▶ **Task prompt**:
Apart from the pictures, reproduce the data below exactly as it stands.

[Collected data entries]
BEGIN

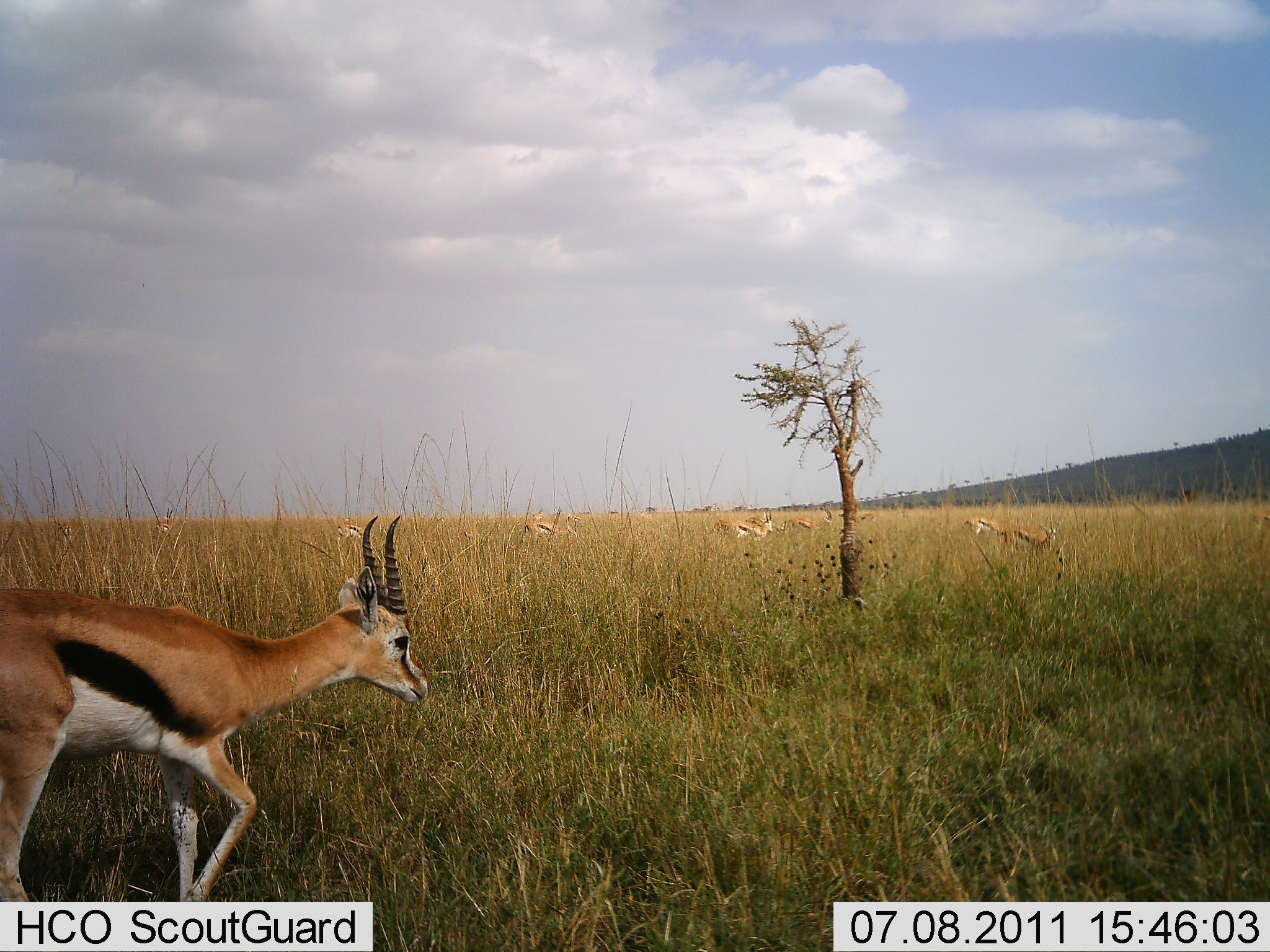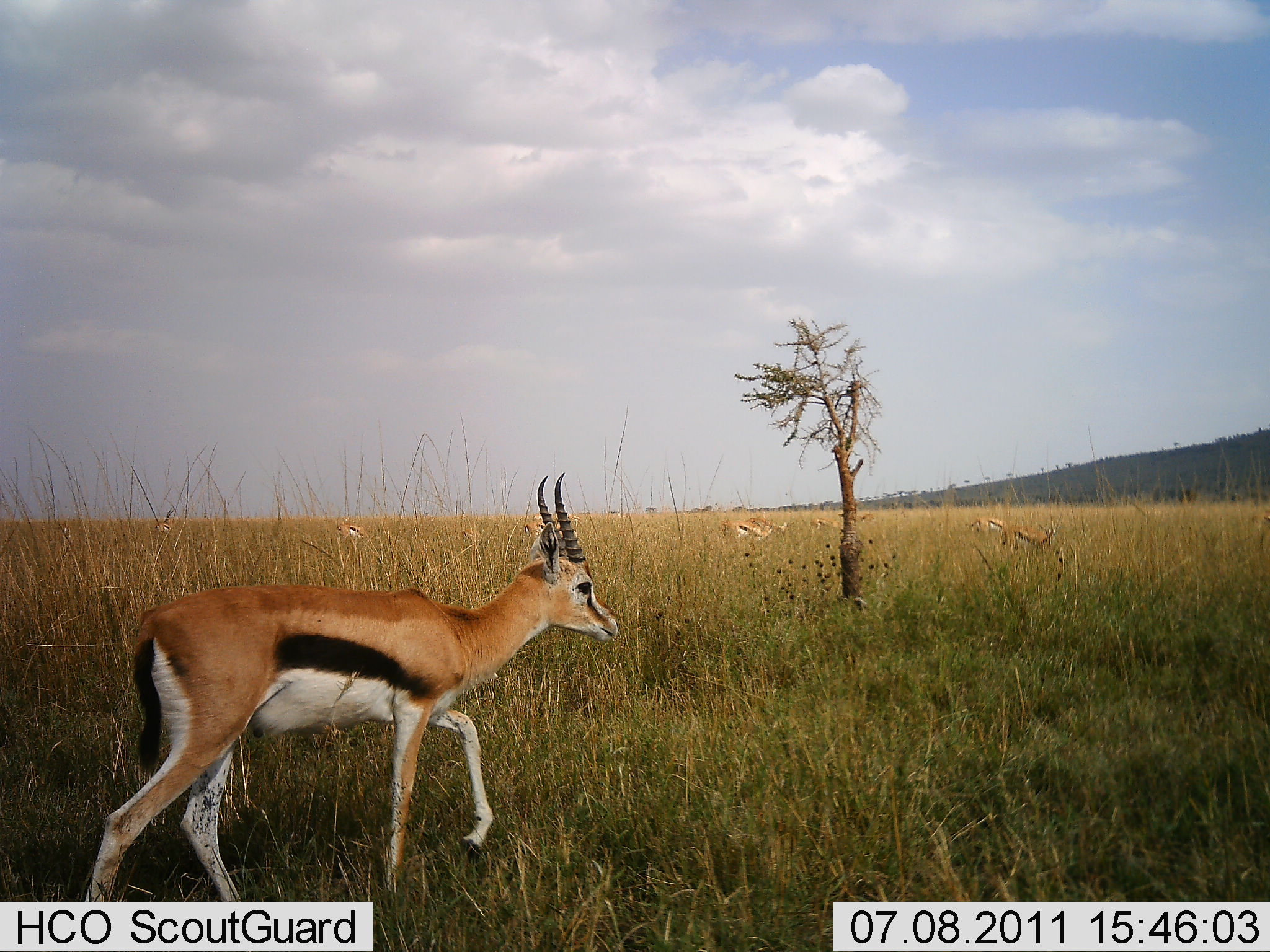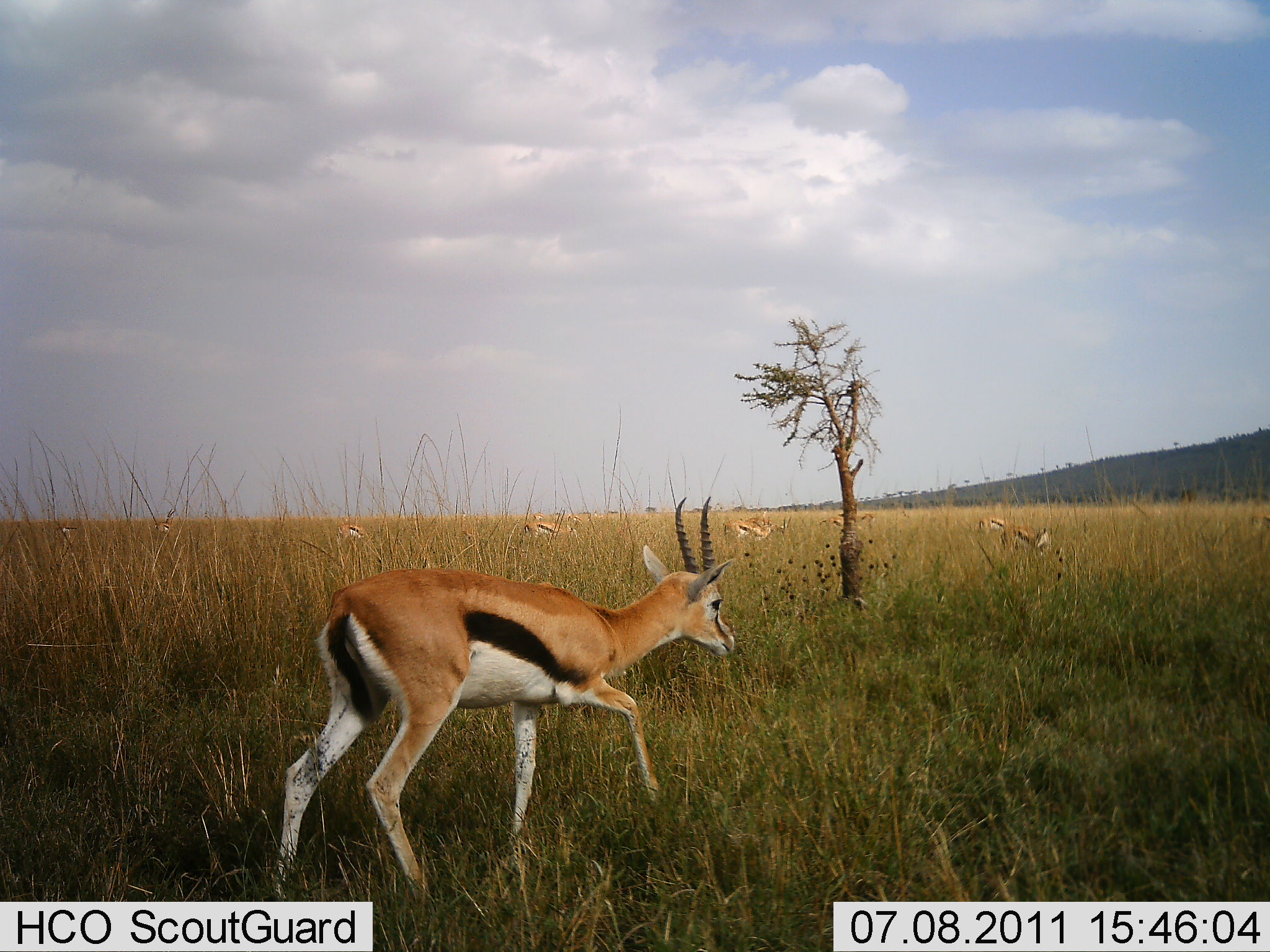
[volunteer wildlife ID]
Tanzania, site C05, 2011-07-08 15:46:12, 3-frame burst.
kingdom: Animalia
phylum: Chordata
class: Mammalia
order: Artiodactyla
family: Bovidae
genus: Eudorcas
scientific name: Eudorcas thomsonii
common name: thomson's gazelle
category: gazellethomsons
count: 9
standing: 36%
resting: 0%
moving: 71%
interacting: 0%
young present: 0%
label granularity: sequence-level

END

▶ **Solution for this exercise**:
[volunteer wildlife ID]
Tanzania, site C05, 2011-07-08 15:46:12, 3-frame burst.
kingdom: Animalia
phylum: Chordata
class: Mammalia
order: Artiodactyla
family: Bovidae
genus: Eudorcas
scientific name: Eudorcas thomsonii
common name: thomson's gazelle
category: gazellethomsons
count: 9
standing: 36%
resting: 0%
moving: 71%
interacting: 0%
young present: 0%
label granularity: sequence-level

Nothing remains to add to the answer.